Scala: String "+" vs "++"
String is a TraversableLike, which means it can be decomposed into a sequence of elements ( characters ). That is where ++ comes from, otherwise you can not do ++ on String. ++ would only work when the right hand side of it ( or the parameter to that function ), is a de-composable type ( or a traversable ).
Now how does String become a TraversableLike? This where the implicits defined in Predef come into play. One of the implicit converts normal String into a WrappedString where WrappedString.canBuildFrom has all the glue which basically works in this way:
WrappedString.canBuildFrom -> StringBuilder -> StringLike -> IndexedSeqOptimized -> IndexedSeqLike -> SeqLike -> IterableLike -> TraversableLike
Since the implicits defined in Predef are already in scope, it is possible to write code like this:
"test " ++ "1"
Now your questions:
I want to know if my understanding is correct. and any other differences?

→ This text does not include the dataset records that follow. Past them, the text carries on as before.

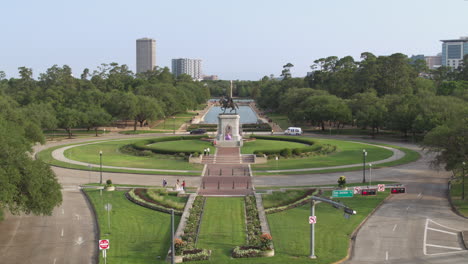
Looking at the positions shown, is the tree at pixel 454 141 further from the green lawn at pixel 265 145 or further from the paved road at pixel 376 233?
the green lawn at pixel 265 145

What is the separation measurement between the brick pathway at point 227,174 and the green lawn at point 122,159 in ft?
9.00

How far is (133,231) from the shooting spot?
106ft

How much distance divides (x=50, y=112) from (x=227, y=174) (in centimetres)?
5375

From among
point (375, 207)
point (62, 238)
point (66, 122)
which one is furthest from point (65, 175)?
point (66, 122)

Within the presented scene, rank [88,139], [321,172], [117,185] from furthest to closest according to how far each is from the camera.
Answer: [88,139] → [321,172] → [117,185]

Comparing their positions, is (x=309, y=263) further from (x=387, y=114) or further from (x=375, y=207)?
(x=387, y=114)

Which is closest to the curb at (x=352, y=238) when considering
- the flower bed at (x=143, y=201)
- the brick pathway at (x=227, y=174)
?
the brick pathway at (x=227, y=174)

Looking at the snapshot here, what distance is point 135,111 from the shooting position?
105125 millimetres

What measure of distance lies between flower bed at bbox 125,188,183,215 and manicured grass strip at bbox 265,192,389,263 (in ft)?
26.1

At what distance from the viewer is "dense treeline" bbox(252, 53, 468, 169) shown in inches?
1798

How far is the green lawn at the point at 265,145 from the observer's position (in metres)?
68.7

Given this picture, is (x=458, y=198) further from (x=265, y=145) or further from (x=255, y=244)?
(x=265, y=145)

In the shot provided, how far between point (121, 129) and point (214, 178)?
64.2 meters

Yes your understanding is in the right direction.
When should one over another just for string concatenation?
For string concatenation, clearly "test " + "1" is creating less objects, and less number of function calls. However, I would always prefer string interpolation like so:
val t1 = "test"
val t2 = "1"
val t3 = s"$t1 $t2"
which is more readable.
For more details:
- Scala source code: https://github.com/scala/scala
- http://docs.scala-lang.org/tutorials/FAQ/finding-implicits.html
It helps to take a look in scala.Predef to see what exactly is going on.
If you check there, you see that String in Scala is just an alias for java.lang.String. In other words, the + method on a String gets translated into Java's + operator.
So, if a Scala String is just a Java String, how does the ++ method even exist, you might ask. (Well, I'd ask, at least.) The answer is that there's an implicit conversion from String to WrappedString provided by the wrapString method, which is also in Predef.
Notice that ++ takes any GenTraversableOnce instance and adds all of the elements in that instance to the original WrappedString. (Note that the docs incorrectly state that the method returns a WrappedString[B]. This has to be incorrect, because WrappedString doesn't take type parameters.) What you'll get back is either a String (if the thing you add is a Seq[Char]) or some IndexedSeq[Any] (if it's not).
Here are some examples:
If you add a String to a List[Char], you get a String.
scala> "a" ++ List('b', 'c', 'd')
res0: String = abcd
If you add a String to a List[String], you get an IndexedSeq[Any]. In fact, the first two elements are Chars, but the last three are Strings, as the follow-up call shows.
scala> "ab" ++ List("c", "d", "e")
res0: scala.collection.immutable.IndexedSeq[Any] = Vector(a, b, c, d, e)
scala> res0 map ((x: Any) => x.getClass.getSimpleName)
res1: scala.collection.immutable.IndexedSeq[String] = Vector(Character, Character, String, String, String)
Finally, if you add a String to a String with ++, you get back a String. The reason for this is that WrappedString inherits from IndexedSeq[Char], so this is a convoluted way of adding a Seq[Char] to a Seq[Char], which gives you back a Seq[Char].
scala> "abc" + "def"
res0: String = abcdef
As Alexey noted, neither of these is a very subtle tool, so you're probably better off using string interpolation or a StringBuilder unless there's a good reason not to.